Telegraphs were introduced in 1870 and the same year, the half-a-penny rate was introduced for sending postcards and new laws banned the sending of “obscene” and “indecent” literature through the post. The first postmen on bicycles appeared on our streets in 1880 and the following year, Postal Orders were introduced. Parcel post was launched in 1883.
The early 20th century saw some major changes: The Wireless Telegraphy Act 1904 was passed as a result of the development of radio links for sending telegraphs and the General Post Office licensed all senders and receivers. The Post Office launched its national telephone system in 1912.
Offering a cheaper postage rate for a slower delivery service, the second class stamp was introduced in 1968, and in the same year, the National Giro Bank was born. One year later, the Post Office Act 1969 saw the General Post Office become a nationalised industry, rather than a government department.
Everyone uses postcodes today without giving them a second thought, but when they were first introduced across Britain in 1974 to make mail sorting easier, they were an innovative invention.
The eighties saw the postal service’s telecommunications arm branch off to form British Telecom in 1981. The remainder of the business was rebranded as the Post Office. Further divisions were created in 1986 – the parcel delivery, letter delivery and post office arms of the service were split into separate businesses under the Post Office Group umbrella.
The Royal Mail Parcels side of the business was rebranded in the 1990s to become Parcelforce. Further rebranding – at a cost of £2 million – took place a decade later, when the Post Office Group was re-launched as Consignia in 2001. However, just 15 months after the change, the service reverted back to being called Royal Mail.
In 2005, mail trains began running on some lines again. The following year, a major change saw Royal Mail lose its monopoly on the postal service after regulator PostComm opened up the market. This introduced the practice of competitors being permitted to carry mail to pass on to Royal Mail for delivery.
In 2006, the growth of the internet saw a new facility introduced that permitted Royal Mail customers to pay for their postage online. So, for the first time traditional stamps weren’t always needed.

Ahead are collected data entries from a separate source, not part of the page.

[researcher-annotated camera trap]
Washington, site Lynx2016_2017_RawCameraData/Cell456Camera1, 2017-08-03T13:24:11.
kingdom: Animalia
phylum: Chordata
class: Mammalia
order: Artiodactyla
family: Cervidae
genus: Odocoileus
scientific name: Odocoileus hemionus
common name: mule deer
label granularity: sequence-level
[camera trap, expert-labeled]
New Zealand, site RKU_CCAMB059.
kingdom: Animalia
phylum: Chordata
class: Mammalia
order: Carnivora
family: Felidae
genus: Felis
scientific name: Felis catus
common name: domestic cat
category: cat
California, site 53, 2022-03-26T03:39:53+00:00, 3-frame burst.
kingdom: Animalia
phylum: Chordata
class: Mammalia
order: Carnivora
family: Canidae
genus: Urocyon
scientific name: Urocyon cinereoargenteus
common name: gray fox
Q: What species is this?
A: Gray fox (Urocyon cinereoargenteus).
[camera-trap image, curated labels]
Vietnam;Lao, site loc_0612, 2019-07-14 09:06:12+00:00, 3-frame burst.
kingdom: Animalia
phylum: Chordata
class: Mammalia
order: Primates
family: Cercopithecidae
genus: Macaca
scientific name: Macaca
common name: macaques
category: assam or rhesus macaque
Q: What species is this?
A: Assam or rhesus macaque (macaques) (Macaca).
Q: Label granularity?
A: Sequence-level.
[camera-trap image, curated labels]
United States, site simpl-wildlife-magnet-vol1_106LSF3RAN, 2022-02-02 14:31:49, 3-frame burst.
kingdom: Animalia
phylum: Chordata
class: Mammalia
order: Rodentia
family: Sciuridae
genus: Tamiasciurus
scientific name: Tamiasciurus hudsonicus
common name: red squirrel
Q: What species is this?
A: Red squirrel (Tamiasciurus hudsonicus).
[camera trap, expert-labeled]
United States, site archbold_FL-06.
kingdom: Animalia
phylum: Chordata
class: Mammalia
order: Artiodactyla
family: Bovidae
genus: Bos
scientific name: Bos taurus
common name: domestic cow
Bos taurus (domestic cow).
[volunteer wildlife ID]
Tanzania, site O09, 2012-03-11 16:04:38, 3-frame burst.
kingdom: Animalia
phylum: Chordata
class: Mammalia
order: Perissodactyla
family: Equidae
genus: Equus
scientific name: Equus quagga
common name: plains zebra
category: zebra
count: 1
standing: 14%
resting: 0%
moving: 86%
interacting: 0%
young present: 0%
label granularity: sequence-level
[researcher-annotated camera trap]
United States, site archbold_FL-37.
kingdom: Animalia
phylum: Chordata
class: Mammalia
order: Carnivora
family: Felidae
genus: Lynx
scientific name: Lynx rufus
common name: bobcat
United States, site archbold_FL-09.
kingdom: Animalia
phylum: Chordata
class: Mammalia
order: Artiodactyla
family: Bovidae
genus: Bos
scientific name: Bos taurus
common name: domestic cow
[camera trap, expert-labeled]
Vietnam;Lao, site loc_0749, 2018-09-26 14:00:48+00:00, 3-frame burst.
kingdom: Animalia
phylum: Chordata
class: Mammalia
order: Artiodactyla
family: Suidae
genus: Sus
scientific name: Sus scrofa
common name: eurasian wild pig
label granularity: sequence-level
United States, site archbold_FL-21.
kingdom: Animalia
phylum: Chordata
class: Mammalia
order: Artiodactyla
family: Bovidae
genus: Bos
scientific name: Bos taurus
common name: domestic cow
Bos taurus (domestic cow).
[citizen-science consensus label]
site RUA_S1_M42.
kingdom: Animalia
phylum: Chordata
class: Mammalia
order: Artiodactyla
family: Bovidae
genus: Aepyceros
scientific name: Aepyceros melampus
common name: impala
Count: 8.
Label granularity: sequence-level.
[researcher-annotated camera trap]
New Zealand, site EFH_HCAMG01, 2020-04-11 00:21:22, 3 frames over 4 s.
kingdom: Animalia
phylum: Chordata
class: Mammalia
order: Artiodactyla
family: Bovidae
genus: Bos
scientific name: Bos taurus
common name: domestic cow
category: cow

The Post Office is now gearing up for its busiest time – it will be handling some 750,000 letters addressed to Santa Claus from children all across the UK. The first specially-designed Christmas postage stamp was used in Austria in 1937. Now, festive stamps appear every year.
Although growth in the digital market has hit the Post Office (in terms of consumers buying gifts such as video games, books and CDs in digital format to download), items like clothing, footwear, sporting equipment and toys will always require traditional delivery.